We don't even know if he is pricing his work appropriately, after all it sounds like he went straight from milking cows one day to successful sign company owner the next. For all any of us know, the outgoing designer may not even been privy to what the jobs were being sold for and was spending what he thought was the right amount of time for the pricepoint he thought they should be sold for. If the employee has more experience than Farmboy himself, he might have known the local market better than Farmboy.

Its obvious that he applied the farming experience he had when employing folks, you give me production, I give you green stuff and only green stuff. You all can get the gist by replacinbg the milk and hay for sign labor and money only, zero other benefits were offered. We can see that Farmboy doesn't seem to think fringe benefits of any kind are suitable to both attract and retain quality help, whether this particular employee was quality or not.
 

Farmboy

New Member
Rick...you're dead on and I admit it. I do suck as an employer, very good chance I'm the King of sucky employers. I was like that in the service too, I had people under me that I could delegate to and still did things myself. I know I can't design my way outta a paper bag and am just in awe of some of the work I see here. What keep's me in business, people seem to really like us and the work we do in a timely fashion without raping them. You and others have raised a lot of good points.
 

Gino

Premium Subscriber
Before any of us dig too deep into supporting or critiquing Farmboy's decision and handling of the situation or ramming the behavior of the outgoing "designer", its important to remind folks that nobody here except for Farmboy knows how this employee was really treated, how well Farmboy manages his company, his demeanor towards his employees, etc..

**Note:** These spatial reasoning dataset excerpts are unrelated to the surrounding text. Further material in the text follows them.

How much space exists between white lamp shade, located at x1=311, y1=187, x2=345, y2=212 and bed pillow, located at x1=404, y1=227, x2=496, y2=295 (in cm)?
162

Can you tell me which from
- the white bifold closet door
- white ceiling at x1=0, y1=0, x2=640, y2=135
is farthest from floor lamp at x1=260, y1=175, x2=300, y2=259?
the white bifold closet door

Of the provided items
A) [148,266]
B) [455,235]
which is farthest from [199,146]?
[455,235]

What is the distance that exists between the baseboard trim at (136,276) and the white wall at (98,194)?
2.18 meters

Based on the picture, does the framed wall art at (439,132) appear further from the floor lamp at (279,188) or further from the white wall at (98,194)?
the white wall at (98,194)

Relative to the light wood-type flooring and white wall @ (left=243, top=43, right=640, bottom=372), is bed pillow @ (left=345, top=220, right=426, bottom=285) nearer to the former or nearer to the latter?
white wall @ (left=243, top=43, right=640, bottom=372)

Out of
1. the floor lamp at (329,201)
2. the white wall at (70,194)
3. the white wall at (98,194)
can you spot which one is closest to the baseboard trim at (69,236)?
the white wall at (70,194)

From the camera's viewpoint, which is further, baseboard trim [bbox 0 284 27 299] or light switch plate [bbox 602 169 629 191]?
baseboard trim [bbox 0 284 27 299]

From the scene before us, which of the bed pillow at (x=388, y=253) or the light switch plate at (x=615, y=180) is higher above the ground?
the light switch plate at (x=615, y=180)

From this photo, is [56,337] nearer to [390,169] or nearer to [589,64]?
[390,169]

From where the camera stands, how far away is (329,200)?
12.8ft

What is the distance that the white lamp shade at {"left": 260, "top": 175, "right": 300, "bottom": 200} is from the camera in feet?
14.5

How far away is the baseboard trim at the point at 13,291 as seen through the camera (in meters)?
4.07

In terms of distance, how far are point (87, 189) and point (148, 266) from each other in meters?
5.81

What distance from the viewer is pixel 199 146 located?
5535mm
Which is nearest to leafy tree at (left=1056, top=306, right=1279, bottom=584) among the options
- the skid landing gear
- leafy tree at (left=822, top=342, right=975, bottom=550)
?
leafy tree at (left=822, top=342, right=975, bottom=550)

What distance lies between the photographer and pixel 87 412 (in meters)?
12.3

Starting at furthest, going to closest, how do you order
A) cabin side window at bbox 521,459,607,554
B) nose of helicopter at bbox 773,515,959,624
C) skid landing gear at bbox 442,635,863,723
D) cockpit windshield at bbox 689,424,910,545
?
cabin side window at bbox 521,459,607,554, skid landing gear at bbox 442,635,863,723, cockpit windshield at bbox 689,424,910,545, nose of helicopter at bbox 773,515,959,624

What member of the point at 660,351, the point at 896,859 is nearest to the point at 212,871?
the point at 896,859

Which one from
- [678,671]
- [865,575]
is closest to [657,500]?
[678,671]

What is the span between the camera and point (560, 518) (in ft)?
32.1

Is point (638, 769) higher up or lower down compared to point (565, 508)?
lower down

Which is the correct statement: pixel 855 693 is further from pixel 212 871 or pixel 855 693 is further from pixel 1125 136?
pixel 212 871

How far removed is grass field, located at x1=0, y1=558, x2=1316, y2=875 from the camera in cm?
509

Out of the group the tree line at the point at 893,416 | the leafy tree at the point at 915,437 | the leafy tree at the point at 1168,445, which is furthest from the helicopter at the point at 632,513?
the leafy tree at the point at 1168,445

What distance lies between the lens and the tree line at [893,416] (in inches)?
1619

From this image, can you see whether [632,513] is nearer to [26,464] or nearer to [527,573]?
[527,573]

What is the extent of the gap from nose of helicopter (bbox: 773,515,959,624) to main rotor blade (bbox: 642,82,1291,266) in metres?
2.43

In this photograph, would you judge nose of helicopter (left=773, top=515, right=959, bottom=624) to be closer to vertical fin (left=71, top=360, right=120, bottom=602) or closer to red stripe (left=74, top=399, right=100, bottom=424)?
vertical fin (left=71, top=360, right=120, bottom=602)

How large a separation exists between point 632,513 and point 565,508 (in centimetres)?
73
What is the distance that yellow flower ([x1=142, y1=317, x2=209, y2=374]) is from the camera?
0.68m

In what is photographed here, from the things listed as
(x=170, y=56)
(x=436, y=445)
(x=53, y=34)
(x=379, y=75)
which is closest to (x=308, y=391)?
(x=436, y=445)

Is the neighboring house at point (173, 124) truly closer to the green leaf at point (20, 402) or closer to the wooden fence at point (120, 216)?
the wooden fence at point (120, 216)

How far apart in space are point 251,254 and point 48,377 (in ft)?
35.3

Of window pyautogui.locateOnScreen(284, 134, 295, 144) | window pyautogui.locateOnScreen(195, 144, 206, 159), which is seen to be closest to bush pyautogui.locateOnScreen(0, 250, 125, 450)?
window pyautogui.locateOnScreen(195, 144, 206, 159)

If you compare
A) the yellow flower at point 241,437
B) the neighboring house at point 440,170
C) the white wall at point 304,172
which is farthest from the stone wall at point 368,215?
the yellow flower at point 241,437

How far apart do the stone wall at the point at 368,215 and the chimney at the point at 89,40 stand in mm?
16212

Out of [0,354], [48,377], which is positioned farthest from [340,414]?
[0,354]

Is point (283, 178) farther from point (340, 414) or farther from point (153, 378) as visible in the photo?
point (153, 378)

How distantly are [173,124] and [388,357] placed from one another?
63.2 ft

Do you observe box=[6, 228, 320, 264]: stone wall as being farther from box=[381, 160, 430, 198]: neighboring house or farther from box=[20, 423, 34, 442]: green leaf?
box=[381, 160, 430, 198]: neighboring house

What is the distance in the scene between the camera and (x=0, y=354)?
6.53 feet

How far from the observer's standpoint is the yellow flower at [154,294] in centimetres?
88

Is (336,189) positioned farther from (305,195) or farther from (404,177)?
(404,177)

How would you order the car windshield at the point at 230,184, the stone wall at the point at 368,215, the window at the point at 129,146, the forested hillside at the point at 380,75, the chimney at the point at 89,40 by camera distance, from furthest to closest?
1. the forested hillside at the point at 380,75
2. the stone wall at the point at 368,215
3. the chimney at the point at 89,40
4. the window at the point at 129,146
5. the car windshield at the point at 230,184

We don't even know if he is pricing his work appropriately, after all it sounds like he went straight from milking cows one day to successful sign company owner the next. For all any of us know, the outgoing designer may not even been privy to what the jobs were being sold for and was spending what he thought was the right amount of time for the pricepoint he thought they should be sold for. If the employee has more experience than Farmboy himself, he might have known the local market better than Farmboy.

Its obvious that he applied the farming experience he had when employing folks, you give me production, I give you green stuff and only green stuff. You all can get the gist by replacinbg the milk and hay for sign labor and money only, zero other benefits were offered. We can see that Farmboy doesn't seem to think fringe benefits of any kind are suitable to both attract and retain quality help, whether this particular employee was quality or not.


Well, I think if we used your reasoning, there'd be no need to respond to Farmboy about anything, let alone any other threads. Without living in his shoes and/or going by his recollection of the circumstances, we never have anything we can really use to form a 100% perfect answer. I believe this way, you get quite a wide cross-section of views, ideas, and remedies from people around the world to like and similar situations. Farmboy is the one who has to read between the lines, sort out the poppycock from real worth-while input. To know all the details you describe, no one has any business at all.... answering diddly on this or any other forum.

He told us of having 7 employees before...... and now, with a sleepyhead for one employee, a neurotic one for a designer and the third being his future wife.... how much in the way of benefits do they need or deserve ?? Perhaps, the other 7 had full benefits and were bringing in a lot more money, maybe they weren't. As you said, we don't know ALL the pertinent details, but even if we did, it's his business and his decision. I don't see where jumping the gun or conclusions can be misunderstood as bad ramming of information anywhere.

Sorry, but it's just not healthy to play both sides of the fence and then still give insight using your own observation. That's all anyone else is doing. It's just a matter to agree not to agree.